TEXT SEGMENT:
□ □ □ □ □ □ □
- Born: July 6, 1925 Mooresville, North Carolina, US
- Died: September 5, 2015 (aged 90) Los Altos Hills, California, US
- Education: University of North Carolina University of Notre Dame
- Spouse: Norma Bair ​ ​(m. 1946; died 2012)​
- Children: 4

= Jack Melchor =

American engineer

Jack Leon Melchor (July 6, 1925 – September 5, 2015) was an American engineer and venture capitalist who is considered a major figure in the early commercial history of Silicon Valley.

==Early life and education==
Melchor was born in Mooresville, North Carolina, and raised in China Grove, North Carolina. During World War II, he participated in the V-12 Navy College Training Program and was commissioned an ensign in the United States Navy.

Following the war, Melchor completed his Bachelor of Science and Master of Science in Physics from the University of North Carolina at Chapel Hill and received a PhD from the University of Notre Dame in 1953.

==Career==
After completing his doctoral work, Melchor relocated to California where he began employment at Sylvania Electronic Defense Labs. In the 1950s he established his own company, Melabs, which he sold in 1960 after developing six microwave technology patents. The following year, he was hired as president of Hewlett-Packard Associates, a subsidiary of Hewlett-Packard.
□ □ □ □ □ □ □
LISTED RECORDS:
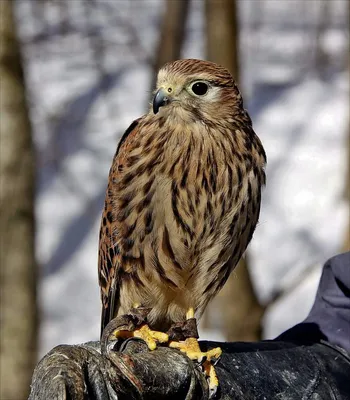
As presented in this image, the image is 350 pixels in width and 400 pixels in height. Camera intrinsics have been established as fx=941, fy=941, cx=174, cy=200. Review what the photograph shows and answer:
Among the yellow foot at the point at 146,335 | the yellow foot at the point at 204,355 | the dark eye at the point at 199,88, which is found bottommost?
the yellow foot at the point at 204,355

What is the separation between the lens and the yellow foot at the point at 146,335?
114 inches

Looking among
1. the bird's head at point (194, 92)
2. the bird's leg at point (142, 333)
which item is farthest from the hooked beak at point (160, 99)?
the bird's leg at point (142, 333)

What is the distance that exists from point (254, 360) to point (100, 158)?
8827 millimetres

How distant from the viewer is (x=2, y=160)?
16.4 feet

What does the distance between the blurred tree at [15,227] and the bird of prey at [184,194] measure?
5.67 feet

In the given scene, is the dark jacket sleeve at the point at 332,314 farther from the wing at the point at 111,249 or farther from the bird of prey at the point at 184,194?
the wing at the point at 111,249

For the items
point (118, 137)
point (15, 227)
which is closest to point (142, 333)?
point (15, 227)

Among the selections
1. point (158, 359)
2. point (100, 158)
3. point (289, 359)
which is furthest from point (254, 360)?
point (100, 158)

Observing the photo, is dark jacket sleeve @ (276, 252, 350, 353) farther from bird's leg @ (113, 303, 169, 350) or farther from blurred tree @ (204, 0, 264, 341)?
blurred tree @ (204, 0, 264, 341)

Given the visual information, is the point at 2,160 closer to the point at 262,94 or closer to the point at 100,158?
the point at 100,158

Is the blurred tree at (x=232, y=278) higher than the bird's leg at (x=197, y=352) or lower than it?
higher

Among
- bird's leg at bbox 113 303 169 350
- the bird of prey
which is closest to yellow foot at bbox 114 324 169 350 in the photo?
bird's leg at bbox 113 303 169 350

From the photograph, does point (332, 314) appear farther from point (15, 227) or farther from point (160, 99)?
point (15, 227)

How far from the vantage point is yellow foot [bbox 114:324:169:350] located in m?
2.88
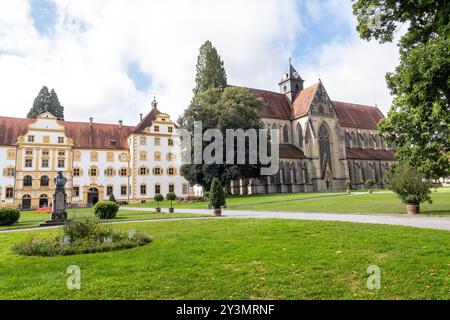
□ □ □ □ □ □ □
TASK SET:
a: Translate this sentence from the Melchor biography into Spanish: "Melchor was born in Mooresville, North Carolina, and raised in China Grove, North Carolina."
b: From the Melchor biography, please copy out the text between "Jack Leon Melchor" and "Dame in 1953.", inclusive.
The records have no connection to the Melchor biography.

SOLUTIONS PER TASK:
a: Melchor nació en Mooresville, Carolina del Norte, y se crió en China Grove, Carolina del Norte.

b:
Jack Leon Melchor (July 6, 1925 – September 5, 2015) was an American engineer and venture capitalist who is considered a major figure in the early commercial history of Silicon Valley.

==Early life and education==
Melchor was born in Mooresville, North Carolina, and raised in China Grove, North Carolina. During World War II, he participated in the V-12 Navy College Training Program and was commissioned an ensign in the United States Navy.

Following the war, Melchor completed his Bachelor of Science and Master of Science in Physics from the University of North Carolina at Chapel Hill and received a PhD from the University of Notre Dame in 1953.